Inductive bias

The inductive bias (also known as learning bias) of a learning algorithm is the set of assumptions that the learner uses to predict outputs of given inputs that it has not encountered.^[1] Inductive bias is anything which makes the algorithm learn one pattern instead of another pattern (e.g. step-functions in decision trees instead of continuous function in a linear regression model). Learning is the process of apprehending useful knowledge by observing and interacting with the world.^[2] It involves searching a space of solutions for one expected to provide a better explanation of the data or to achieve higher rewards. But in many cases, there are multiple solutions which are equally good.^[3] An inductive bias allows a learning algorithm to prioritize one solution (or interpretation) over another, independent of the observed data.^[4]

In machine learning, one aims to construct algorithms that are able to learn to predict a certain target output. To achieve this, the learning algorithm is presented some training examples that demonstrate the intended relation of input and output values. Then the learner is supposed to approximate the correct output, even for examples that have not been shown during training. Without any additional assumptions, this problem cannot be solved since unseen situations might have an arbitrary output value. The kind of necessary assumptions about the nature of the target function are subsumed in the phrase inductive bias.^[1]^[5]

A classical example of an inductive bias is Occam's razor, assuming that the simplest consistent hypothesis about the target function is actually the best. Here consistent means that the hypothesis of the learner yields correct outputs for all of the examples that have been given to the algorithm.

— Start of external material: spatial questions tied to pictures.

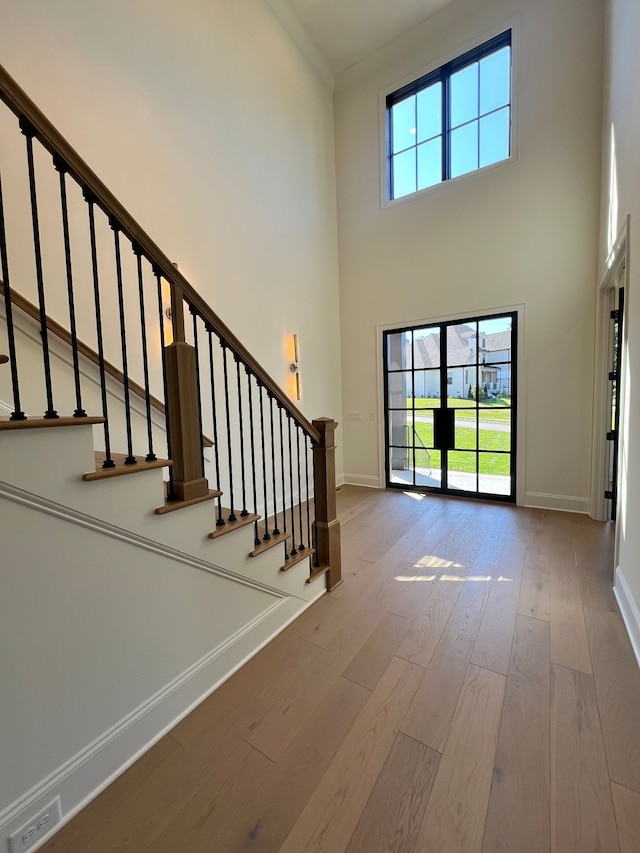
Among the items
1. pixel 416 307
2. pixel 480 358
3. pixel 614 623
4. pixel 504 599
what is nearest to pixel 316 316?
pixel 416 307

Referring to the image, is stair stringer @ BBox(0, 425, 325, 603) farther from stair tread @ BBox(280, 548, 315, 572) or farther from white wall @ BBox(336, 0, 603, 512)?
white wall @ BBox(336, 0, 603, 512)

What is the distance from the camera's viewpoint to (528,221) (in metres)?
3.85

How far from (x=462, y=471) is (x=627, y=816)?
3.59 m

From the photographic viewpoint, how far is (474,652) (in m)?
1.83

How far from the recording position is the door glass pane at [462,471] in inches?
175

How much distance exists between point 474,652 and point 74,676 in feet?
5.89

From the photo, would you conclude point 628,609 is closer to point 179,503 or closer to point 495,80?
point 179,503

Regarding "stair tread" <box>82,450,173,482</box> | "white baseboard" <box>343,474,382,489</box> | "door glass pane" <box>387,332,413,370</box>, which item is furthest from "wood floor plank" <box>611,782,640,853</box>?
"door glass pane" <box>387,332,413,370</box>

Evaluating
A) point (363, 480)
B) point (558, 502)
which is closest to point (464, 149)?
point (558, 502)

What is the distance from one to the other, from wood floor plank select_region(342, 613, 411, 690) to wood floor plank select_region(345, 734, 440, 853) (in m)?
0.33

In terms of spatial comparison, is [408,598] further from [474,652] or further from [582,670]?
[582,670]

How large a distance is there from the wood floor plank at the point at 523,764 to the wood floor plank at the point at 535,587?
1.06 ft

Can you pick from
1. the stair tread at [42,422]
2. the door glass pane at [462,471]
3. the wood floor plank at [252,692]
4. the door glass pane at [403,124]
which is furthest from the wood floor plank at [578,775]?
the door glass pane at [403,124]

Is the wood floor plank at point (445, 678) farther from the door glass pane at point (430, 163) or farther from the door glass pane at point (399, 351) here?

Approaches to a more formal definition of inductive bias are based on mathematical logic. Here, the inductive bias is a logical formula that, together with the training data, logically entails the hypothesis generated by the learner. However, this strict formalism fails in many practical cases, where the inductive bias can only be given as a rough description (e.g. in the case of artificial neural networks), or not at all.

Types[edit]

The following is a list of common inductive biases in machine learning algorithms.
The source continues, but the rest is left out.